Prioritaskan ruang utama seperti kamar tidur, kamar mandi, dan dapur. Ruang tamu bisa digabung dengan ruang keluarga agar lebih efisien.
2. Gunakan Konsep Rumah Tumbuh
Jika anggaran terbatas, terapkan konsep rumah tumbuh. Bangun rumah satu lantai dulu dengan struktur yang sudah disiapkan untuk lantai dua di masa depan. Dengan begitu, kamu tidak perlu bongkar besar-besaran saat ingin menambah ruang.
Pastikan pondasi dan kolom sejak awal dirancang untuk menahan beban tambahan.
3. Manfaatkan Desain Vertikal
Di lahan sempit, solusi terbaik adalah membangun ke atas. Rumah 2 lantai atau mezzanine bisa menjadi pilihan agar kebutuhan ruang tetap terpenuhi tanpa memperluas tapak bangunan.
Tangga bisa dibuat minimalis dan ditempatkan di sudut rumah agar tidak memakan banyak area.
4. Pilih Material yang Kuat
Material sangat berpengaruh pada kenyamanan dan kekuatan rumah.
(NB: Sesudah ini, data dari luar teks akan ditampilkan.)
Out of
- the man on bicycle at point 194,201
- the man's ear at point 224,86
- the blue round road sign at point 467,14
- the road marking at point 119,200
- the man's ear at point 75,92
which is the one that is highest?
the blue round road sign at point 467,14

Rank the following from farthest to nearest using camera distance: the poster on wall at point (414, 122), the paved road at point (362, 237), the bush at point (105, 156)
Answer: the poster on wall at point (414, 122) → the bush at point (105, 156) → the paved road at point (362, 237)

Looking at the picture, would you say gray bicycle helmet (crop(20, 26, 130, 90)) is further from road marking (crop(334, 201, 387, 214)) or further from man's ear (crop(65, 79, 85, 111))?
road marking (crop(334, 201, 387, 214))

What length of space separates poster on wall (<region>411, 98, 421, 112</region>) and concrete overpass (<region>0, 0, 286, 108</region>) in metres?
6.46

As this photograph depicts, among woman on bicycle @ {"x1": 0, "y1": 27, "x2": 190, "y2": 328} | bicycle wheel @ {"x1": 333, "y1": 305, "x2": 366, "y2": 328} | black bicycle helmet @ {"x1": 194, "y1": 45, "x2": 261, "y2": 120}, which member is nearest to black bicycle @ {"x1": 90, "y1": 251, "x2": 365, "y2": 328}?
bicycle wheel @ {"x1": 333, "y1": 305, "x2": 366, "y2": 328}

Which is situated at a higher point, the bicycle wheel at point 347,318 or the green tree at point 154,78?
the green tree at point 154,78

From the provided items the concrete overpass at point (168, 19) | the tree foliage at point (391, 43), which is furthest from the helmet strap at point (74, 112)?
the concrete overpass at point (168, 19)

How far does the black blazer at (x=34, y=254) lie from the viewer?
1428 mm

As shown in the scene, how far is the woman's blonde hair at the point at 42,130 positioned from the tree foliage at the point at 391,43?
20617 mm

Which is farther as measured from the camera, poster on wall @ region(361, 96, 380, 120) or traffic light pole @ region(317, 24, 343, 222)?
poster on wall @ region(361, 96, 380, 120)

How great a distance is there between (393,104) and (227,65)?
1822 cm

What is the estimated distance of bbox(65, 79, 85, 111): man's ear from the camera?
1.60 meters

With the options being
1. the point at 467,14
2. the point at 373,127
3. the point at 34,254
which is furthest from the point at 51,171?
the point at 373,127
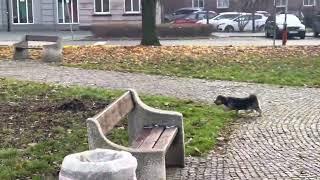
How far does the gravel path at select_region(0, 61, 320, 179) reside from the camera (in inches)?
266

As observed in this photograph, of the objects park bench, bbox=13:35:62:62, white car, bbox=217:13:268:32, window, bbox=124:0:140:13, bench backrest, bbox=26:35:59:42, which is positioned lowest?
white car, bbox=217:13:268:32

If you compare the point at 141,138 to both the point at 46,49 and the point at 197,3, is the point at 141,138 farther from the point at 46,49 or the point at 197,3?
the point at 197,3

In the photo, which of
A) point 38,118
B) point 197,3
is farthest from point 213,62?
point 197,3

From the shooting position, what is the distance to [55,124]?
853cm

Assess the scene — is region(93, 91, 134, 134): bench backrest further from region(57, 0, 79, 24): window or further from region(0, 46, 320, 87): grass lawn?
region(57, 0, 79, 24): window

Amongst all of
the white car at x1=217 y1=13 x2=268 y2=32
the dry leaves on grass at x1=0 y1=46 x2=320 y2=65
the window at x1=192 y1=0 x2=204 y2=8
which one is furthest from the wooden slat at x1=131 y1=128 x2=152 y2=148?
the window at x1=192 y1=0 x2=204 y2=8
Pilih material dinding yang presisi, kuat, dan hemat ruang.
Material seperti Bata Hitam Premium Reclea Brick dengan ukuran lebih besar, lebih kuat, lebih presisi dan lebih hemat akan membuat dinding lebih rapi, kuat, serta membantu menjaga suhu rumah tetap sejuk, sangat cocok untuk iklim panas perkotaan.
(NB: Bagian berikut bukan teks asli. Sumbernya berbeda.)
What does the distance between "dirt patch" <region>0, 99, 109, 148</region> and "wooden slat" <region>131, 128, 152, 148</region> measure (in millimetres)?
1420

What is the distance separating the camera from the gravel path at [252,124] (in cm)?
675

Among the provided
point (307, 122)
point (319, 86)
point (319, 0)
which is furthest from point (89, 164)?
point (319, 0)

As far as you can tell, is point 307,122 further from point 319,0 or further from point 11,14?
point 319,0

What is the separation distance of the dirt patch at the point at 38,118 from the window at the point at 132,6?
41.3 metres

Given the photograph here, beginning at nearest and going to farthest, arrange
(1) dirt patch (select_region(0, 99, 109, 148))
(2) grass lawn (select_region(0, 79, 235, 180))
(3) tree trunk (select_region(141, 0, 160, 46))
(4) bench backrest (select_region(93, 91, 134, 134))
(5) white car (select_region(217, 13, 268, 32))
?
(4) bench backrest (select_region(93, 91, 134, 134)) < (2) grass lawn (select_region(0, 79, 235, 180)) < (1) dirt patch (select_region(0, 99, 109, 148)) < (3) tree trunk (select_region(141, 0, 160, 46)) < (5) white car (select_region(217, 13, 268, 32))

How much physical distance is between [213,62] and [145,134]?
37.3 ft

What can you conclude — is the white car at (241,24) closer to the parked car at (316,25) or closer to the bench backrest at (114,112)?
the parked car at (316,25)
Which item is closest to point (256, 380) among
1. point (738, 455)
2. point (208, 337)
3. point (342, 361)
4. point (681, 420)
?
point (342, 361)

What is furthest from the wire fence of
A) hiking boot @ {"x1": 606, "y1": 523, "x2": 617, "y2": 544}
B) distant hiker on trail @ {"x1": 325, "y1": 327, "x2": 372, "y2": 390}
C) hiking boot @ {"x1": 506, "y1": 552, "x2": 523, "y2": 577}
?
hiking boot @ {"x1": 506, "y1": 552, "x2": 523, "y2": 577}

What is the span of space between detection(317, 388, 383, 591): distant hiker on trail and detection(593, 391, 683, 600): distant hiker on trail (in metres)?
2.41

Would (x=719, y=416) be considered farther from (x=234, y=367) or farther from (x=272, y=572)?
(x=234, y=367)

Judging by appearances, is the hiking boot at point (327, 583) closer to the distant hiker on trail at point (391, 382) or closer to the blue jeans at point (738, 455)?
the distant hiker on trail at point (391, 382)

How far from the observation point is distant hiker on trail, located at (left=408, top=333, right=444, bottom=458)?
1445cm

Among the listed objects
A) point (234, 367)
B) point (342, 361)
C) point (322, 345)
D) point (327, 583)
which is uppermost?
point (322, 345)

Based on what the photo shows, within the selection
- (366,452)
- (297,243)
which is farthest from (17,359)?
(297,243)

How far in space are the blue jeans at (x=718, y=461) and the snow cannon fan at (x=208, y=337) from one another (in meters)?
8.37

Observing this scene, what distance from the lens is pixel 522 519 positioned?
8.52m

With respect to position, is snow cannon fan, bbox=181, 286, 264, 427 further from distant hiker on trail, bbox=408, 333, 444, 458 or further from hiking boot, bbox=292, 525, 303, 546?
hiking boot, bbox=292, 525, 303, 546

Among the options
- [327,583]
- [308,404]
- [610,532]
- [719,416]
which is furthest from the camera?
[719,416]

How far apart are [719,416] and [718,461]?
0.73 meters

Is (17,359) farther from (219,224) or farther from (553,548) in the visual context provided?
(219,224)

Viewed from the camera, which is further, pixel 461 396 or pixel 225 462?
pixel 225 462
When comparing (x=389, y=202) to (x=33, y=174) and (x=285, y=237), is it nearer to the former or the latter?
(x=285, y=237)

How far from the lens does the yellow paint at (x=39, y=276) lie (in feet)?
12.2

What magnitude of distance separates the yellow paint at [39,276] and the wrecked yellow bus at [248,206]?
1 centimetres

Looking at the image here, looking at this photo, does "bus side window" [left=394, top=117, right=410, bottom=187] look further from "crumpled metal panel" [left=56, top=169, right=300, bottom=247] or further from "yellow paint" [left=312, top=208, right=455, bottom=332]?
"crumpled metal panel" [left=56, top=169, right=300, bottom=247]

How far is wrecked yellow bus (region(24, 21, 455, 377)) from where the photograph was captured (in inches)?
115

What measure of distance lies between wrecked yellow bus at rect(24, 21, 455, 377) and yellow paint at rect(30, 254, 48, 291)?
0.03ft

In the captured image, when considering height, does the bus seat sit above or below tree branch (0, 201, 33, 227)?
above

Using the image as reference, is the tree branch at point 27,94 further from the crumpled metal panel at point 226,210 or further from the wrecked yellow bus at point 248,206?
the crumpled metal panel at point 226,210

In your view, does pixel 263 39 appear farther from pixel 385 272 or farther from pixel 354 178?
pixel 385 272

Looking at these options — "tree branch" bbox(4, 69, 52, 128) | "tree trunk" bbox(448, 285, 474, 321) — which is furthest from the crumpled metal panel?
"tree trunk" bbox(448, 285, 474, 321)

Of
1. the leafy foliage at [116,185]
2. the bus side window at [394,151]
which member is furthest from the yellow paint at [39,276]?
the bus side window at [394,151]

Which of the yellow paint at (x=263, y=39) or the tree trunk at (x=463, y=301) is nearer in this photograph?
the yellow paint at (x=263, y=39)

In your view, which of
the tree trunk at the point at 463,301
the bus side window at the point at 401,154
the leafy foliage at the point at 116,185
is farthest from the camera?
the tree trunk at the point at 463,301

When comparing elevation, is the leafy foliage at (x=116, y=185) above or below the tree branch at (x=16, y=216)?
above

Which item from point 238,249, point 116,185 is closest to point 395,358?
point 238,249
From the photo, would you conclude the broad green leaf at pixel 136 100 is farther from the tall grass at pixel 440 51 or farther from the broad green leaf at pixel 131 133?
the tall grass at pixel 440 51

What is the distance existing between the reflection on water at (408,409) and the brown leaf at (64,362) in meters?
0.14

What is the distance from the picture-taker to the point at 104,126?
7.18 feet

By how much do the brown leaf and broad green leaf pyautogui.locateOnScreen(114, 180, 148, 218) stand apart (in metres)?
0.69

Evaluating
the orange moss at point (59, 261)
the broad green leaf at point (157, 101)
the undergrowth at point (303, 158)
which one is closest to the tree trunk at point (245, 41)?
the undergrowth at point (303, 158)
5. Maksimalkan Pencahayaan dan Sirkulasi Udara
Rumah di lahan sempit sering terasa pengap jika salah desain. Oleh karena itu, manfaatkan bukaan seperti jendela besar, ventilasi silang, dan lubang kecil agar cahaya alami dan udara bisa masuk dengan baik.
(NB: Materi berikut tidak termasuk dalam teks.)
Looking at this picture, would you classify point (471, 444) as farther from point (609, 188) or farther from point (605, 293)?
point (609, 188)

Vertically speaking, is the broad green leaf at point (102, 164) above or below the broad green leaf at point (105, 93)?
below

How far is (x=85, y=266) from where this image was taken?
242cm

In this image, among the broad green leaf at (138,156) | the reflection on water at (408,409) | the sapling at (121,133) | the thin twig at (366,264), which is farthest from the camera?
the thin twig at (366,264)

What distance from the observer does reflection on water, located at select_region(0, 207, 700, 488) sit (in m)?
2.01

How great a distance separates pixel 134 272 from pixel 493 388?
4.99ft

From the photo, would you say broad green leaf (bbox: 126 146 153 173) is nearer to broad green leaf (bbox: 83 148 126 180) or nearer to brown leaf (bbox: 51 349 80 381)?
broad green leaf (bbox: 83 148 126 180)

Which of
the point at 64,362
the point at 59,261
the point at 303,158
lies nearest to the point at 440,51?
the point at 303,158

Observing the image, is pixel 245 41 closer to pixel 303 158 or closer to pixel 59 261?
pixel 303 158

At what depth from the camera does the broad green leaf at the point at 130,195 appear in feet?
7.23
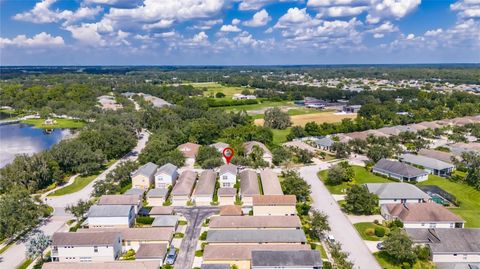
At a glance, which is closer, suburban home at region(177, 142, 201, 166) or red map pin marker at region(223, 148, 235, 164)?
red map pin marker at region(223, 148, 235, 164)

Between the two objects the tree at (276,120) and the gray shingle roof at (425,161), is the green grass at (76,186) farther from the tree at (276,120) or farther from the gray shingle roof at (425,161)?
the gray shingle roof at (425,161)

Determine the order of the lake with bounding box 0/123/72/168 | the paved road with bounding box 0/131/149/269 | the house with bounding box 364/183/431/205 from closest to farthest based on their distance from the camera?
the paved road with bounding box 0/131/149/269 → the house with bounding box 364/183/431/205 → the lake with bounding box 0/123/72/168

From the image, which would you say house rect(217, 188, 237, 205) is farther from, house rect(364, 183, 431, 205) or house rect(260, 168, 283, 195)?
house rect(364, 183, 431, 205)

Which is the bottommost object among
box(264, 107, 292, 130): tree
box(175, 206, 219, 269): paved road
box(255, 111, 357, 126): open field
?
box(175, 206, 219, 269): paved road

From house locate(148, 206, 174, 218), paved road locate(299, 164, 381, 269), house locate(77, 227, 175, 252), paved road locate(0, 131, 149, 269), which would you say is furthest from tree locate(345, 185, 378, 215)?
paved road locate(0, 131, 149, 269)

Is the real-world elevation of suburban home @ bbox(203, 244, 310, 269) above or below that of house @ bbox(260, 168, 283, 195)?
below

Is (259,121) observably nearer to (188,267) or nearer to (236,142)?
(236,142)

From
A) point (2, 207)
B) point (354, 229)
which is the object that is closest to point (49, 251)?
point (2, 207)

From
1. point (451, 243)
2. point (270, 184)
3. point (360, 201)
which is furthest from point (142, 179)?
point (451, 243)
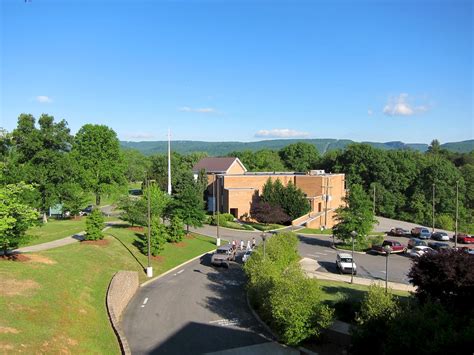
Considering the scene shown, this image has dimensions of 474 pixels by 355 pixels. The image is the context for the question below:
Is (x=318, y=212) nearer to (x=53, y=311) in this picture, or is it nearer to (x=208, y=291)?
(x=208, y=291)

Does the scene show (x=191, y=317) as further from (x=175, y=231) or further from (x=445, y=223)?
(x=445, y=223)

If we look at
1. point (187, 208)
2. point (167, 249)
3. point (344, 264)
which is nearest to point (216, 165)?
point (187, 208)

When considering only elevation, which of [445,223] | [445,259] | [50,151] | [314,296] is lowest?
[445,223]

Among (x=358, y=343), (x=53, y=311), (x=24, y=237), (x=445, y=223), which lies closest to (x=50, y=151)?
(x=24, y=237)

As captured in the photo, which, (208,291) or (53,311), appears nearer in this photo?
(53,311)

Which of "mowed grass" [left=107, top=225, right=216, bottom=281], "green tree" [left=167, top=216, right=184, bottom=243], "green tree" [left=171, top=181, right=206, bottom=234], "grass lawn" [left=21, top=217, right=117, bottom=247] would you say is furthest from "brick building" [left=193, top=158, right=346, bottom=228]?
"grass lawn" [left=21, top=217, right=117, bottom=247]

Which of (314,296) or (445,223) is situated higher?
(314,296)

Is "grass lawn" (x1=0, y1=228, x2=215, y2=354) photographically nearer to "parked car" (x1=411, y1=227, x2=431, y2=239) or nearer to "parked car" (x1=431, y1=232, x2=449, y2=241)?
"parked car" (x1=411, y1=227, x2=431, y2=239)
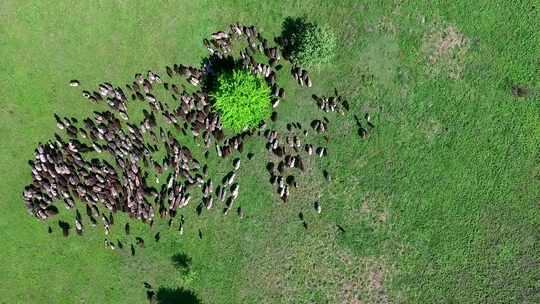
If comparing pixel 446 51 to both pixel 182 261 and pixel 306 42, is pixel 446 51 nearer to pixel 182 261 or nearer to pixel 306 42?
pixel 306 42

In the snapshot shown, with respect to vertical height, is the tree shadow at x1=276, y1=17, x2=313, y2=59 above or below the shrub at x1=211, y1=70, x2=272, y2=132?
above

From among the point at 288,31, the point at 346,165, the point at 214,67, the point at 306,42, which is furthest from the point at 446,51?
the point at 214,67

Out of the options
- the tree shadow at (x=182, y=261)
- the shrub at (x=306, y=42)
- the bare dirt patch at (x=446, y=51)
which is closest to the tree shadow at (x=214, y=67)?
the shrub at (x=306, y=42)

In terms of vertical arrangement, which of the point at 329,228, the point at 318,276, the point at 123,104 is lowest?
the point at 318,276

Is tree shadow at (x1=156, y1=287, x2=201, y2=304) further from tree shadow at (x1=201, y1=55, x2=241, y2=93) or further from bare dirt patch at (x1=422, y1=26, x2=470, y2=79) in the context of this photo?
bare dirt patch at (x1=422, y1=26, x2=470, y2=79)

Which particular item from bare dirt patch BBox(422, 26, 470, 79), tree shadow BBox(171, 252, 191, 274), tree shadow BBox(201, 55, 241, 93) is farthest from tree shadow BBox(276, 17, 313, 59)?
tree shadow BBox(171, 252, 191, 274)

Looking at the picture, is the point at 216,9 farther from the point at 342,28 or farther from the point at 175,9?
the point at 342,28

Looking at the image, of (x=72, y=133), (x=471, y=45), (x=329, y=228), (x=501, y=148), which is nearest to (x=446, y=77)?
(x=471, y=45)
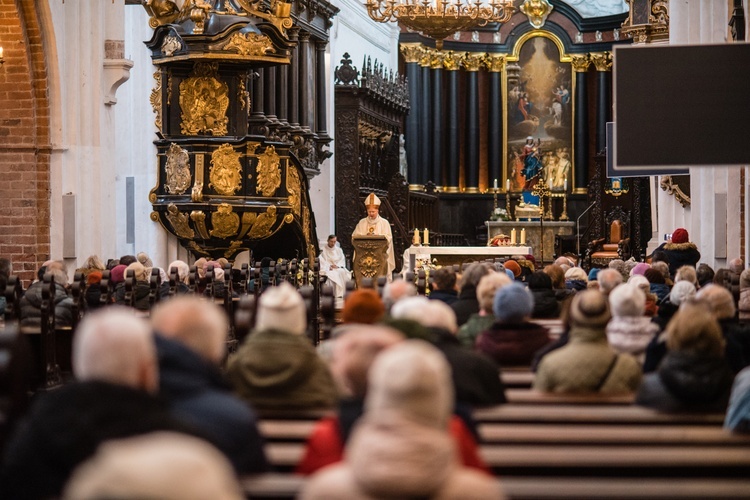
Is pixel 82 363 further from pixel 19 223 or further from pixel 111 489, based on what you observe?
pixel 19 223

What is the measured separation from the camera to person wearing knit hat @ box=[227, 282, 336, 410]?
5.68 meters

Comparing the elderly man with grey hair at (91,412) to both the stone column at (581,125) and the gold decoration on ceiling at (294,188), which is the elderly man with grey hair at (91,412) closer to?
the gold decoration on ceiling at (294,188)

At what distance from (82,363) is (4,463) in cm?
39

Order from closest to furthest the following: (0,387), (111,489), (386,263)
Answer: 1. (111,489)
2. (0,387)
3. (386,263)

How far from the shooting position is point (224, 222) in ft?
57.6

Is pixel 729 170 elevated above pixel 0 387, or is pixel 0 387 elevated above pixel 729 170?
pixel 729 170

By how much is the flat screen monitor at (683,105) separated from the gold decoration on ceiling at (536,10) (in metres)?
21.2

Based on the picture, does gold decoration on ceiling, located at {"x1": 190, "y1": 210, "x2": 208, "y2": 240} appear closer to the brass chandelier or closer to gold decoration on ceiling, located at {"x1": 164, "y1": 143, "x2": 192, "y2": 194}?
gold decoration on ceiling, located at {"x1": 164, "y1": 143, "x2": 192, "y2": 194}

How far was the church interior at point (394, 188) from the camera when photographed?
518cm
Selain membuat rumah lebih sehat, pencahayaan alami juga menghemat listrik di siang hari.
6. Gunakan Furnitur Multifungsi
Furnitur lipat, tempat tidur dengan laci, atau meja yang bisa dilipat ke dinding sangat membantu menghemat ruang. Dengan furnitur multifungsi, rumah kecil tetap bisa rapi dan nyaman.
Pilihlah warna furnitur yang cerah agar ruangan terasa lebih luas.
7. Perhatikan Tata Letak dan Warna Interior
Gunakan warna-warna terang seperti putih, krem, atau abu muda untuk dinding dan plafon. Warna ini membantu memantulkan cahaya sehingga ruangan tampak lebih lega.
Hindari terlalu banyak sekat permanen. Jika perlu pembatas, gunakan partisi ringan atau rak terbuka.